TASK INSTRUCTIONS>
[1] According to the piece on Reform-bashing, who outnumbers the posters on SCJ?
[2] Please return the passage of the piece on Reform-bashing starting with "Finally (closely related" and going on through "off on Orthodoxy.".

One of the great temptations facing Orthodox (and some Conservative) Jews on SCJ is the opportunity for bashing the Reform movement.

It is easy to understand the temptation; Non-Reform Jews clearly disagree with some very significant aspects of the Reform movement. They feel that doctrines of the Reform movement are wrong, and that many of their strategies (e.g., the best way to deal with such problems as intermarriage and non-observance) are ill-advised. Furthermore, because they have a strong sense of community with all Jews, Orthodox Jews are often pained by some aspects of the Reform movement.

As tempting as Reform-bashing is, it should be avoided for several reasons.

First, distressingly large number of R-bashing posts are simply "I hate Reform" statements without any further information or justification or rationale. They add little to any discussion.

Second, far too many R-bashing posts are based on misinformation. Sometimes the R-bashing statements are absolutely contrary to O-halakha; how often have you read "R Jews are NOT Jews." In other instances, statements are posted such as "Reform rabbis are in favor of intermarriage" or "Reform rabbis co-officiate with non-Jewish clergy at interfaith weddings." The former is not true (although some Reform rabbis will officiate at intermarriages, they do not favor them), and the latter is rarely true. "There are no fourth-generation Reform Jews" or "Fourth-generation Reform Jews are all Unitarians" are both simply untrue. To learn the truth about Reform/Progressive Judaism, interested readers should look at the Reform/Progressive Section of the FAQ.

Third, irrelevant and usually unsubstantiated arguments are often made. Whether there will be many or few Reform Jews in 50 years is heavily conjectural, rarely backed by data, and irrelevant to the question of the correctness of the Reform movement. Think: 50 years ago, who would have predicted the present apparent resurgence of Orthodoxy?

Fourth, these rather crude forms of R-bashing do not simply reflect poorly on the poster; far more significantly (from an Orthodox perspective), they reflect poorly on Orthodoxy. Remember that there are many more lurkers than there are posters. One of the great tragedies of SCJ is that too many people will read some of the crude R-bashing messages and conclude that "If this is what Orthodoxy is all about, I want nothing of it."

Finally (closely related to the fourth issue), R-bashing is a spectacularly poor way to present Orthodoxy to non-Orthodox readers. R-bashing gives the impression that the central feature of Orthodoxy is the rejection of Reform. In doing so, R-bashing blinds readers from seeing the beauty, the joy, the compassion, the love of Judaism and the sanctity that Orthodox Jews find in Orthodoxy.

SCJ provides great temptations for R-bashing. But such R-bashing inevitably degenerates to a major hilul haShem, a desecration of G-d's name, because it inevitably offends non-Orthodox readers, and turns them off on Orthodoxy.

SCJ also offers great opportunities for kiddush haShem, for the sanctification of G-d's name. Many SCJ readers have never before interacted with Orthodox Jews, and have heard only negative stereotypes (just as many O Jews have heard only stereotypes about non-O Jews).

EXTRACTED ENTRIES>
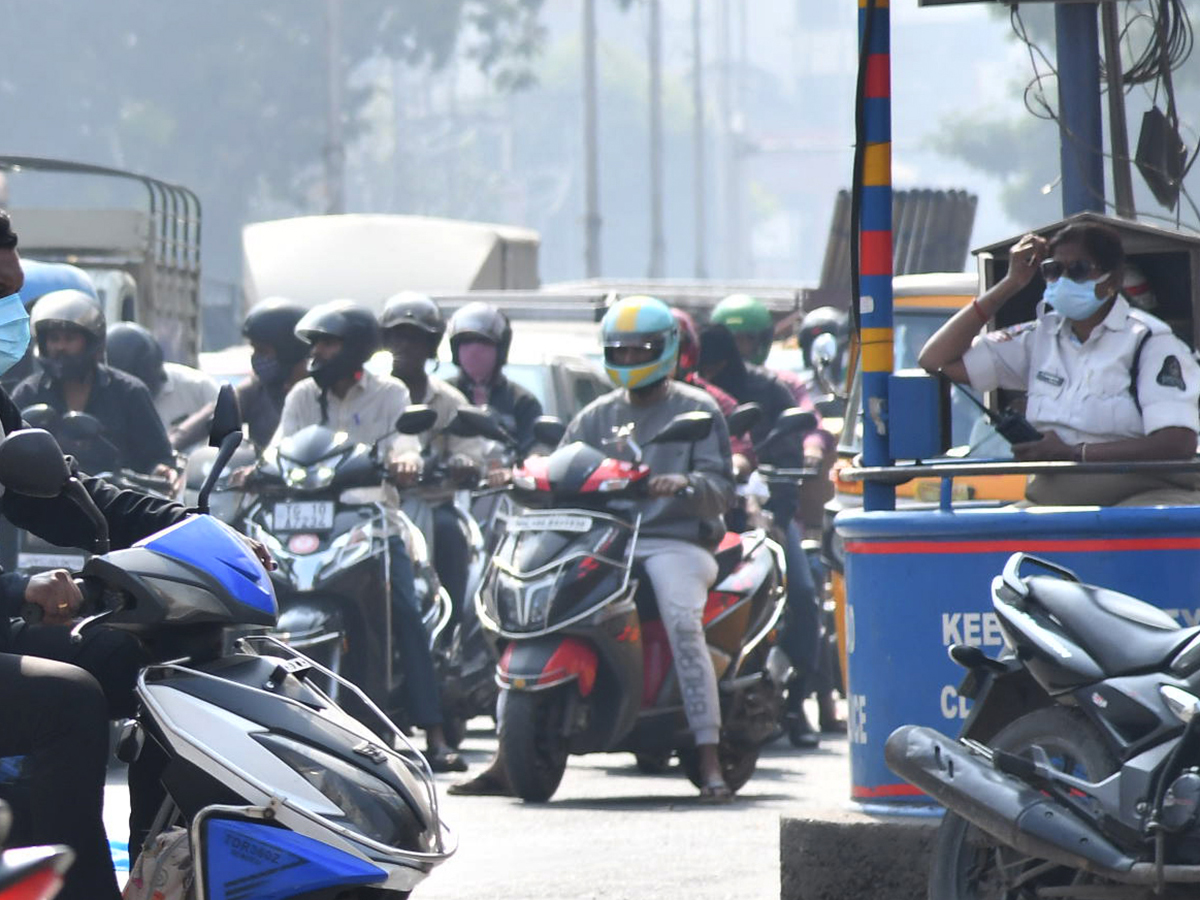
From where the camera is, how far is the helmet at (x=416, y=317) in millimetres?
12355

...

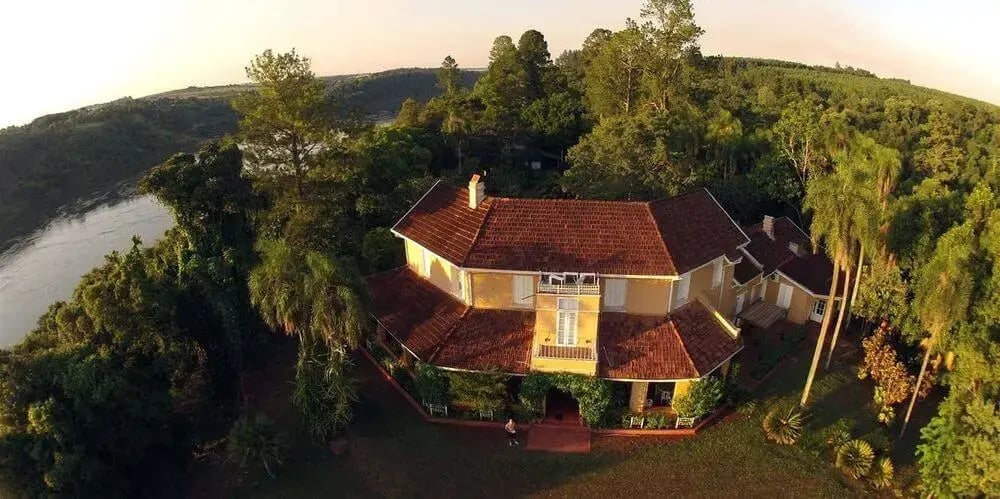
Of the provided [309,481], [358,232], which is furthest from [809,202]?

--

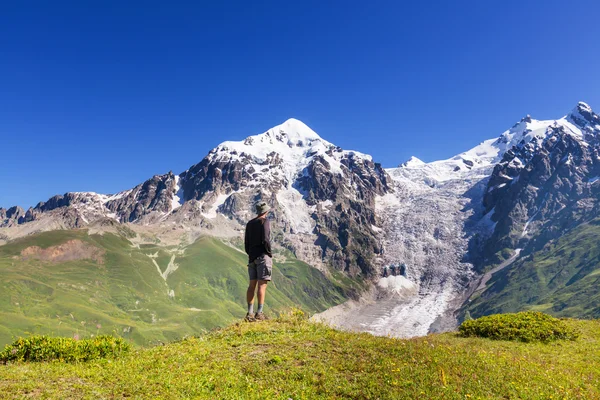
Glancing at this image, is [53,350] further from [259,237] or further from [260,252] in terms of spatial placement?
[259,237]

RESULTS OF THE EXERCISE>
[1] Lurkers.

[2]
Finally (closely related to the fourth issue), R-bashing is a spectacularly poor way to present Orthodoxy to non-Orthodox readers. R-bashing gives the impression that the central feature of Orthodoxy is the rejection of Reform. In doing so, R-bashing blinds readers from seeing the beauty, the joy, the compassion, the love of Judaism and the sanctity that Orthodox Jews find in Orthodoxy.

SCJ provides great temptations for R-bashing. But such R-bashing inevitably degenerates to a major hilul haShem, a desecration of G-d's name, because it inevitably offends non-Orthodox readers, and turns them off on Orthodoxy.